Sophia Woodman
This pandemic, and the responses of universities to it, are providing a fascinating on-going natural experiment for thinking through what higher education is/should be for. During the UCU strike in February and March this year, I was reading more than was healthy about plans in some quarters to turn universities into platforms through which students consume information, ‘teaching’, food, entertainment, accommodation, sport—in other words, everything. And how during such processes, universities can hoover up data about these students to enable ‘smarter’ responses to their needs—including for mental health interventions.
For some time, university leaders have been warned that EdTech is going to make them redundant, because students as ‘digital natives’ will opt for the customized, individualized, efficient (and cheaper) ‘learning’ the EdTech companies are offering. Generally, the proponents of digitization assume that the best (or only?) way for universities to take on this challenge is to compete with the EdTech companies at their own game—to give the customers what they want.
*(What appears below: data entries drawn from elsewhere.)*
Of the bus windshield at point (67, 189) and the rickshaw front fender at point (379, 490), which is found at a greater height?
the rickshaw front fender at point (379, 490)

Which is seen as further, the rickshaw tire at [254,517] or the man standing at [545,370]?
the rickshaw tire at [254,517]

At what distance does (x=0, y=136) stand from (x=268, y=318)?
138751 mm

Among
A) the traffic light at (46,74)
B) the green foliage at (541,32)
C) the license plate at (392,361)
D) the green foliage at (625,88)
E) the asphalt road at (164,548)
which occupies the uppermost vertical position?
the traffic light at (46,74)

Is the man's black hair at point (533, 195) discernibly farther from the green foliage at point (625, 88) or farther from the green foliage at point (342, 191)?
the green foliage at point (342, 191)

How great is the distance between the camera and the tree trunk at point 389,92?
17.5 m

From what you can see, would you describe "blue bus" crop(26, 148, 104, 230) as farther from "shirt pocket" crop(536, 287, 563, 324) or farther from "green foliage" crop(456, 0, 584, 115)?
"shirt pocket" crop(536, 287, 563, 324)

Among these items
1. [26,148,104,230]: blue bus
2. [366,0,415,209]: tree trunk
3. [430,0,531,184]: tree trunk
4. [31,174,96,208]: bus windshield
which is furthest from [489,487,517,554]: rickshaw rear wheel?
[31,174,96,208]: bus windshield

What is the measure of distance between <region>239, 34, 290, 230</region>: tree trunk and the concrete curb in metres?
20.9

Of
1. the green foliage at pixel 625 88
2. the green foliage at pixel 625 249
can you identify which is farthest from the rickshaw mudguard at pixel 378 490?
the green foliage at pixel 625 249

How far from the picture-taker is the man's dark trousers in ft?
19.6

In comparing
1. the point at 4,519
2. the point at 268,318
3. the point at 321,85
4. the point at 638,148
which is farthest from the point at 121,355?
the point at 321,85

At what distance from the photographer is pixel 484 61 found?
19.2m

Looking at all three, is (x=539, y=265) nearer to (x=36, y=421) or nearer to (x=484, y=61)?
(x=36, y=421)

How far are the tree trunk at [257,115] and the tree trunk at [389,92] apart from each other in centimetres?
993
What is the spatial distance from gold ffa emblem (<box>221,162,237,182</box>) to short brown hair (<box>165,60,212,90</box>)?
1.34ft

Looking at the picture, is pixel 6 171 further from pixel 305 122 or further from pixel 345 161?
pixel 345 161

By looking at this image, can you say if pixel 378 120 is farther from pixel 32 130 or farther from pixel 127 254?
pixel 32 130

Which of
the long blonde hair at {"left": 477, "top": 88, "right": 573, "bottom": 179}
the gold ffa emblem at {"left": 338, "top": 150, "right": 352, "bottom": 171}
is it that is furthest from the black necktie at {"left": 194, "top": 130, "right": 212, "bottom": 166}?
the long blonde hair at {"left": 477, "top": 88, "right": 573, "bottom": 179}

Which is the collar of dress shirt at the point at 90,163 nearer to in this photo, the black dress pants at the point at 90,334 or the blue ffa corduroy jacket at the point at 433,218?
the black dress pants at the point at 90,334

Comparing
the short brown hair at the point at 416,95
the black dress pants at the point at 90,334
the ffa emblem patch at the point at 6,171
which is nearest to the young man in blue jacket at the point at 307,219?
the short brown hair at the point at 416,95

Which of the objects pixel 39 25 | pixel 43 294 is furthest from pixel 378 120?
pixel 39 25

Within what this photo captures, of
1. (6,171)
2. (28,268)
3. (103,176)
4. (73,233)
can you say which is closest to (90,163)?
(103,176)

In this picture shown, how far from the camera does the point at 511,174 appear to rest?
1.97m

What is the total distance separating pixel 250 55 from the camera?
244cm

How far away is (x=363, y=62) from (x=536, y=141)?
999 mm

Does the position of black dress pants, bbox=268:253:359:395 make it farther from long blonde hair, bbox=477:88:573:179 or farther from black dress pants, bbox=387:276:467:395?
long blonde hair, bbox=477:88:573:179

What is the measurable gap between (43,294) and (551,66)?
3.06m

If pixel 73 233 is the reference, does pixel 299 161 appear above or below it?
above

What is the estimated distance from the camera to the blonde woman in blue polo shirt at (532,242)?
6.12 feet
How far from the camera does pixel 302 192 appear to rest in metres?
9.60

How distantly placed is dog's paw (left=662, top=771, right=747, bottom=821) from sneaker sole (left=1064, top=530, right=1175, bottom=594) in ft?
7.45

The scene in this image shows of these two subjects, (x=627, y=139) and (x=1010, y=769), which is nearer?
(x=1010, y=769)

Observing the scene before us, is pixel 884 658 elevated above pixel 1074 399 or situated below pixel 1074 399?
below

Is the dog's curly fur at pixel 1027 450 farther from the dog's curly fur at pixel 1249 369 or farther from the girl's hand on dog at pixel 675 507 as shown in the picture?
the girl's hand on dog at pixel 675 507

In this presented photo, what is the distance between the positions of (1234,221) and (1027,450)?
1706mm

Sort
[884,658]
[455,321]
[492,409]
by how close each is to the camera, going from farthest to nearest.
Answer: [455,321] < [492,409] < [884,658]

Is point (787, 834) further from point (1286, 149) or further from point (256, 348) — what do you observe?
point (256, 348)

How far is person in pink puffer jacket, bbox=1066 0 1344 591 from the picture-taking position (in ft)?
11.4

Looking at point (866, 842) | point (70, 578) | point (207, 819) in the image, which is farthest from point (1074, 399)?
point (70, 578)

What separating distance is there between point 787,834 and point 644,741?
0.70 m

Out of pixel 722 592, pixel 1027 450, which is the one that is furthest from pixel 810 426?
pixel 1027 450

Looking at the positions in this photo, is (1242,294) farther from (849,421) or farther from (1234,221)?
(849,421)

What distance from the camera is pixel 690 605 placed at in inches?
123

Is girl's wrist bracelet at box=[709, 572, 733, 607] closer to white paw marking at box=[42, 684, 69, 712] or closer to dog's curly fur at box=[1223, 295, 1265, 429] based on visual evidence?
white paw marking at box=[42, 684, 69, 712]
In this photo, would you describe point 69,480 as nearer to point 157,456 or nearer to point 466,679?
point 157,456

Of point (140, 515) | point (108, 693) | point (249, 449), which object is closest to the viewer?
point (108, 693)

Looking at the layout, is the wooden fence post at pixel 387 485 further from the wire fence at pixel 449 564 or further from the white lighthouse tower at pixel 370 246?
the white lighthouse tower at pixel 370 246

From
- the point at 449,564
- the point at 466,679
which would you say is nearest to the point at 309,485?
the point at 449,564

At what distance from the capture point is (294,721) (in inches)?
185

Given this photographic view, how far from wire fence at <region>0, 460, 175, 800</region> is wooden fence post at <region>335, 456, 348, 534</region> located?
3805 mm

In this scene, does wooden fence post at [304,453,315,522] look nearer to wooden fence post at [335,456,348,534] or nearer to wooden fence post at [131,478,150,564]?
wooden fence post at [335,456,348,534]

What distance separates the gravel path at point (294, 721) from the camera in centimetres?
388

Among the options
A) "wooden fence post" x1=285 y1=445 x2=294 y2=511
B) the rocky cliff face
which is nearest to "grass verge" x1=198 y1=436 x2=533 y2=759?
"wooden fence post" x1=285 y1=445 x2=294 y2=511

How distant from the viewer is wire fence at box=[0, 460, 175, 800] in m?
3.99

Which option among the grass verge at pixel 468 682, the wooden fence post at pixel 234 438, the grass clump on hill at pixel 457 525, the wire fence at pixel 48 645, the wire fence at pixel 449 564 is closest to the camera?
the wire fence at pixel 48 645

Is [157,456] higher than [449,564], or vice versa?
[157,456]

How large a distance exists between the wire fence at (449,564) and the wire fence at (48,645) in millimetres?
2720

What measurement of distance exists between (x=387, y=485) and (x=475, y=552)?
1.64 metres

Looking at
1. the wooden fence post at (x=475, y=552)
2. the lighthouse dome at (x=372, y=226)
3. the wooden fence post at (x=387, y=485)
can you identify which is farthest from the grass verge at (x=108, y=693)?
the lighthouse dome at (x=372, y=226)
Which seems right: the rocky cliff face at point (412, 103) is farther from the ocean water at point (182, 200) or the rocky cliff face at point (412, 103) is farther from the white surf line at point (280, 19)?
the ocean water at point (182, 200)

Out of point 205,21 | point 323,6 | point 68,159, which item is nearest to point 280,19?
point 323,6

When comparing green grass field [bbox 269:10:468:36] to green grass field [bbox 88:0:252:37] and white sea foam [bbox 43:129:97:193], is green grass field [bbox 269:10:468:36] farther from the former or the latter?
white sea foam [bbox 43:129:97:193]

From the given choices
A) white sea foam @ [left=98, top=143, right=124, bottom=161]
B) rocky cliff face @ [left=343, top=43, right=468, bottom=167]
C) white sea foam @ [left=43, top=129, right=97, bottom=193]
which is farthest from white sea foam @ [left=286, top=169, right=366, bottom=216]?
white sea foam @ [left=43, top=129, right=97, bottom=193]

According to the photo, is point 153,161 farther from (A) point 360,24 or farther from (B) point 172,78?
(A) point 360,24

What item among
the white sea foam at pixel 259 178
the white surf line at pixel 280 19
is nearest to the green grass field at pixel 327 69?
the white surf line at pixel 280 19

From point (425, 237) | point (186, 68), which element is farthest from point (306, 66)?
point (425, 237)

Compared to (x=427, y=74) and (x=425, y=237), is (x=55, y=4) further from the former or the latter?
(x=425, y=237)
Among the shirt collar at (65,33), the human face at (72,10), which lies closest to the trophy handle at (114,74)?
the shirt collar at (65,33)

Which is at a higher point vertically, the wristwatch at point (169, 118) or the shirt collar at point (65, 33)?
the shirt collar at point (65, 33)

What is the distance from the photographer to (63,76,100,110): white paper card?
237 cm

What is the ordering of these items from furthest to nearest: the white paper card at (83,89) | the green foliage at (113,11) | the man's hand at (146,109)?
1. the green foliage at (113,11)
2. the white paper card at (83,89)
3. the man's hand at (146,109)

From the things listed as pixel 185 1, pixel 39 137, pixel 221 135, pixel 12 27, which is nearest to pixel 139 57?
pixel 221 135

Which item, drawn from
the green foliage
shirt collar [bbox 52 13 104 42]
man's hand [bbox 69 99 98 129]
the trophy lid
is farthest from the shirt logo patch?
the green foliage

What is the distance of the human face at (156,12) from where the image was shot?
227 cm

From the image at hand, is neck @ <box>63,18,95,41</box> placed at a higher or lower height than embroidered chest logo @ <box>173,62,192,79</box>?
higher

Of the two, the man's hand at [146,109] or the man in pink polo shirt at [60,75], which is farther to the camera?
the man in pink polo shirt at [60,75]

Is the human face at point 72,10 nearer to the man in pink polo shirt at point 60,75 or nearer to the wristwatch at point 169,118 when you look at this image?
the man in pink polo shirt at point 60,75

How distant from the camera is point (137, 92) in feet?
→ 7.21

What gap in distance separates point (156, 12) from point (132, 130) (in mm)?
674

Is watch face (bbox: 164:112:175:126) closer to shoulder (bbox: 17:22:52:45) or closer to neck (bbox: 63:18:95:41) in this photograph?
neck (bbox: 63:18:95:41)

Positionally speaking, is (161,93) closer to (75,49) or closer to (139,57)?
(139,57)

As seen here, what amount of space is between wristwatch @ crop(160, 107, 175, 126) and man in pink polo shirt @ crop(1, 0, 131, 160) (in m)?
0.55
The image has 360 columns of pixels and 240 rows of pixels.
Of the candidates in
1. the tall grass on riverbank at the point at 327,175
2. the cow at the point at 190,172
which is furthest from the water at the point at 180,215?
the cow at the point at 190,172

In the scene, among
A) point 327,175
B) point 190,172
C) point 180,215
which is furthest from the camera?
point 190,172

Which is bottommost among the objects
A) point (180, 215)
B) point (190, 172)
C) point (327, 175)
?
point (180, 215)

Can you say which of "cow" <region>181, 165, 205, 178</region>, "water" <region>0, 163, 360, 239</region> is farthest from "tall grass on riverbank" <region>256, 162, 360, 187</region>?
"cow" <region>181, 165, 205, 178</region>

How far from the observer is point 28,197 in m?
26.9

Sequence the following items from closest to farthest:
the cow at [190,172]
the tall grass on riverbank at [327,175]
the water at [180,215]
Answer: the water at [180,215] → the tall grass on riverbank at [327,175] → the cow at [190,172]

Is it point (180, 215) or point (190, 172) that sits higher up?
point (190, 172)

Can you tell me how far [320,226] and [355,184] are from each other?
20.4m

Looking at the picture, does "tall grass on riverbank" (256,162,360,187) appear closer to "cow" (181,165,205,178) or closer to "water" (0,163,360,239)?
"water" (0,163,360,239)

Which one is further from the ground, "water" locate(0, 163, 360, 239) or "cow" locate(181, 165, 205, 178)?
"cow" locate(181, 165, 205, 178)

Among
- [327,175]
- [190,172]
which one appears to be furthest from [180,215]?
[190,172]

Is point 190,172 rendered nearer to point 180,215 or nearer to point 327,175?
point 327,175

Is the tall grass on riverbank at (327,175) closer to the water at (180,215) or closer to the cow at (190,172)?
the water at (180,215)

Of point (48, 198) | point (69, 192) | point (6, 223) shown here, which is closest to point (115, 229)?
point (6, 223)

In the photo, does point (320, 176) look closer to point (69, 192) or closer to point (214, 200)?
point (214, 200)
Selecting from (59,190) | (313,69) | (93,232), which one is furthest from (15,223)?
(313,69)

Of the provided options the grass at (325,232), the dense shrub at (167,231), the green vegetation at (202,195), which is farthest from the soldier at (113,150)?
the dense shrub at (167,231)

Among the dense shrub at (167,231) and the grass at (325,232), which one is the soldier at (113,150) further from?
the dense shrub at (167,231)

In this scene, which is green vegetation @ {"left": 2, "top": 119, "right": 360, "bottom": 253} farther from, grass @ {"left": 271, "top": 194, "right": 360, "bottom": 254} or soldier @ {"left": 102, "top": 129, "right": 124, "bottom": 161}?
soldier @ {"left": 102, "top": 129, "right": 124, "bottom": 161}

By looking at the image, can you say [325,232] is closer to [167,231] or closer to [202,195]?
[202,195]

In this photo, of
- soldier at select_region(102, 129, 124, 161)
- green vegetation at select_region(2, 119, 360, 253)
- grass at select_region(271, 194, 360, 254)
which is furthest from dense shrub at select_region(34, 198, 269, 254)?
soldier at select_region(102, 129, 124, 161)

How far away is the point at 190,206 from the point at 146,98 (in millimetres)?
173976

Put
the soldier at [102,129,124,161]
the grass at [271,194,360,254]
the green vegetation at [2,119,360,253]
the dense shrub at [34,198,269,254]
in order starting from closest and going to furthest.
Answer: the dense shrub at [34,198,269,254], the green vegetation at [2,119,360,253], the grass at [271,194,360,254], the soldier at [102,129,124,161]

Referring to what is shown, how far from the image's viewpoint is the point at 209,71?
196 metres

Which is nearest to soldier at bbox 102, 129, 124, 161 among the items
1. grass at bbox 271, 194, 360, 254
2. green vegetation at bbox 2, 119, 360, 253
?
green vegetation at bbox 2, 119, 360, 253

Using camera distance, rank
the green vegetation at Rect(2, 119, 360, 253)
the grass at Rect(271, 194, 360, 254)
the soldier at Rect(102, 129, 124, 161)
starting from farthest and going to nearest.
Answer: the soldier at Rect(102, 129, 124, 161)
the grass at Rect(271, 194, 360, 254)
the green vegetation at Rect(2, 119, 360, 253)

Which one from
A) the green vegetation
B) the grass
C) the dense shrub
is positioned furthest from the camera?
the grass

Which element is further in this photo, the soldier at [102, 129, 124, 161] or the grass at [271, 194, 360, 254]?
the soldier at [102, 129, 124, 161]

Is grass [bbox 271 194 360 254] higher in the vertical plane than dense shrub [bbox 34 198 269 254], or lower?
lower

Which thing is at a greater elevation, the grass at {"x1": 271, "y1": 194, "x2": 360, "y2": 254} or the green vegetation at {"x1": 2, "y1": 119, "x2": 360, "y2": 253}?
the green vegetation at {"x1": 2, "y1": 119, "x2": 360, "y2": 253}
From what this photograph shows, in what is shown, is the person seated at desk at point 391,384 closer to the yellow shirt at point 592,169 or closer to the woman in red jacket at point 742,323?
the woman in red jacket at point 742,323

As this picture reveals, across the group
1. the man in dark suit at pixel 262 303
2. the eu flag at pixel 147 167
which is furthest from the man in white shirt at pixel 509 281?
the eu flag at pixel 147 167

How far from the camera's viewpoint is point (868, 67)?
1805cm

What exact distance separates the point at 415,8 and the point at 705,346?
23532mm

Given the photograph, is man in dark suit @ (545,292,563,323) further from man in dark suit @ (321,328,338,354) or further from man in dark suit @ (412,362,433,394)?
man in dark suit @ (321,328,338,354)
And of course, the EdTech companies are only too happy to help with these processes of transforming the university; platformization involves various forms of public-private partnerships. Just like other big tech firms, EdTech companies will be big winners from the coronavirus fall out.
We don’t know yet how this experiment will play out, but it seems peculiar to me that university managers would be willing to accept the above ‘if you can’t beat them, join them’ premise. I’m completely convinced by Raewyn Connell’s arguments in her marvellous, witty and readable new book, The Good University: what universities actually do and why it’s time for radical change. She argues that knowledge production has to be cooperative, and that cooperation is built into the DNA of universities. Intellectual labour, she writes, is inherently collective and requires cooperation, not just among academics and students, but also with what she calls the ‘operations staff’ who enable the working of the university. The ‘banking model’ of education on which the EdTech vision sketched out above is based is obviously contrary to the idea of a knowledge commons where multiple ‘knowledge formations’ are constantly being constructed and transformed through collective efforts, processes that are fundamentally at odds with the university as business, which seeks to extract profit from such efforts.
I know my most inspiring times in the classroom have been those in which students and teachers are learning together, and the end points are not fixed. So, in the coming months, we’ll see. Watch this space.